_ABOUT THIS TASK:_
Check every line below for the string "than", and copy the lines that contain it.

_DATA SECTION:_

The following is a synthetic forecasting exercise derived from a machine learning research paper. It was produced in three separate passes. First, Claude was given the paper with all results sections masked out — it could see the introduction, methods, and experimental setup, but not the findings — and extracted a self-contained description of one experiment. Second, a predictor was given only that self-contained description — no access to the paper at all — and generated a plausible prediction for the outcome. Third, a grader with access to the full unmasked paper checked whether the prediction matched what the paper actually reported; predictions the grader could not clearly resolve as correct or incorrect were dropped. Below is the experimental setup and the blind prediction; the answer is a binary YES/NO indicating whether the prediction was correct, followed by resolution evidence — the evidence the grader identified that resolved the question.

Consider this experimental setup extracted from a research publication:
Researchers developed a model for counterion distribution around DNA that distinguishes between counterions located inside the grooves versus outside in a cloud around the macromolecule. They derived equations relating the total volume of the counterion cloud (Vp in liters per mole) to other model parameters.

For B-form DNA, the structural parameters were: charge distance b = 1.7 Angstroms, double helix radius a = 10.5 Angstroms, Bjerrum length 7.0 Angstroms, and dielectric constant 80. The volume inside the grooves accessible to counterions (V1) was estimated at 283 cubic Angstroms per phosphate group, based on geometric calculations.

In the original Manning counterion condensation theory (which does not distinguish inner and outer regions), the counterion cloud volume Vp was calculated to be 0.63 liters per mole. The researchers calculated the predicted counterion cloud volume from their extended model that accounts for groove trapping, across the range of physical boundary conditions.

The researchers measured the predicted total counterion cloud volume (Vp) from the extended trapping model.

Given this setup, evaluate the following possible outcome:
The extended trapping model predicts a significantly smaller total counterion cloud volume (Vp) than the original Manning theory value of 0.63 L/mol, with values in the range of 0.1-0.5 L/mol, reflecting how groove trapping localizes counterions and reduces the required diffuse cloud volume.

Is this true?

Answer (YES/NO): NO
--
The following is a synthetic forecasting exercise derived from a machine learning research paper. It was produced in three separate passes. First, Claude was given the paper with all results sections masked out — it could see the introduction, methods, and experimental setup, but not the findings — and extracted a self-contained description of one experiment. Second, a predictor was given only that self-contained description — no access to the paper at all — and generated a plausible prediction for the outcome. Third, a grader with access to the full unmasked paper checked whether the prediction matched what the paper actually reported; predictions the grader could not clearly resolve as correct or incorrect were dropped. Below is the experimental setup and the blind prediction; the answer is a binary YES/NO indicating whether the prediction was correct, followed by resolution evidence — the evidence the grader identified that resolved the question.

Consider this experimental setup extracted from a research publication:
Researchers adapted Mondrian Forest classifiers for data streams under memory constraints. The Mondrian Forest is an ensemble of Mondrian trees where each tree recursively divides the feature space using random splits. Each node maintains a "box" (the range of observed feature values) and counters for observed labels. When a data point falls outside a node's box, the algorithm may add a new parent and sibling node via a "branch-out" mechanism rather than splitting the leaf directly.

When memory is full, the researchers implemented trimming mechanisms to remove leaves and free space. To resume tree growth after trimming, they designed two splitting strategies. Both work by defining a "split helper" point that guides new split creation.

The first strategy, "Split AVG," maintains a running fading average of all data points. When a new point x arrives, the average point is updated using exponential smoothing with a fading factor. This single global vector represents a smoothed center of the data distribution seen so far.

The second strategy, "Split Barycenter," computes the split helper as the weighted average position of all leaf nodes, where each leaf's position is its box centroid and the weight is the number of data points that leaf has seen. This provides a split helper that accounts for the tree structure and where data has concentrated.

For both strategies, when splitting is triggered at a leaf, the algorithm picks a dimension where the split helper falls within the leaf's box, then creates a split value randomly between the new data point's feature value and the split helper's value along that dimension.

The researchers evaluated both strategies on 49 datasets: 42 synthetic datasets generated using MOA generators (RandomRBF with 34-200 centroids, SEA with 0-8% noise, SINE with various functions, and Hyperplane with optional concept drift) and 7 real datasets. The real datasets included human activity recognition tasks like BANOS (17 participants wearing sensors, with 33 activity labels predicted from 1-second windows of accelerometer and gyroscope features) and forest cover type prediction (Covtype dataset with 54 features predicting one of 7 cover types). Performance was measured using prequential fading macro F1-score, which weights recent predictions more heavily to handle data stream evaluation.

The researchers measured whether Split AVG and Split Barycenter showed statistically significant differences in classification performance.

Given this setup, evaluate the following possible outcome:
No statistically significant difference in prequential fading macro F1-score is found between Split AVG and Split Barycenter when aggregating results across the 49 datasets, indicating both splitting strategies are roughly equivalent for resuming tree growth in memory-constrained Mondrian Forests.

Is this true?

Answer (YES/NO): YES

_ANSWER BOX:_
The extended trapping model predicts a significantly smaller total counterion cloud volume (Vp) than the original Manning theory value of 0.63 L/mol, with values in the range of 0.1-0.5 L/mol, reflecting how groove trapping localizes counterions and reduces the required diffuse cloud volume.
Researchers adapted Mondrian Forest classifiers for data streams under memory constraints. The Mondrian Forest is an ensemble of Mondrian trees where each tree recursively divides the feature space using random splits. Each node maintains a "box" (the range of observed feature values) and counters for observed labels. When a data point falls outside a node's box, the algorithm may add a new parent and sibling node via a "branch-out" mechanism rather than splitting the leaf directly.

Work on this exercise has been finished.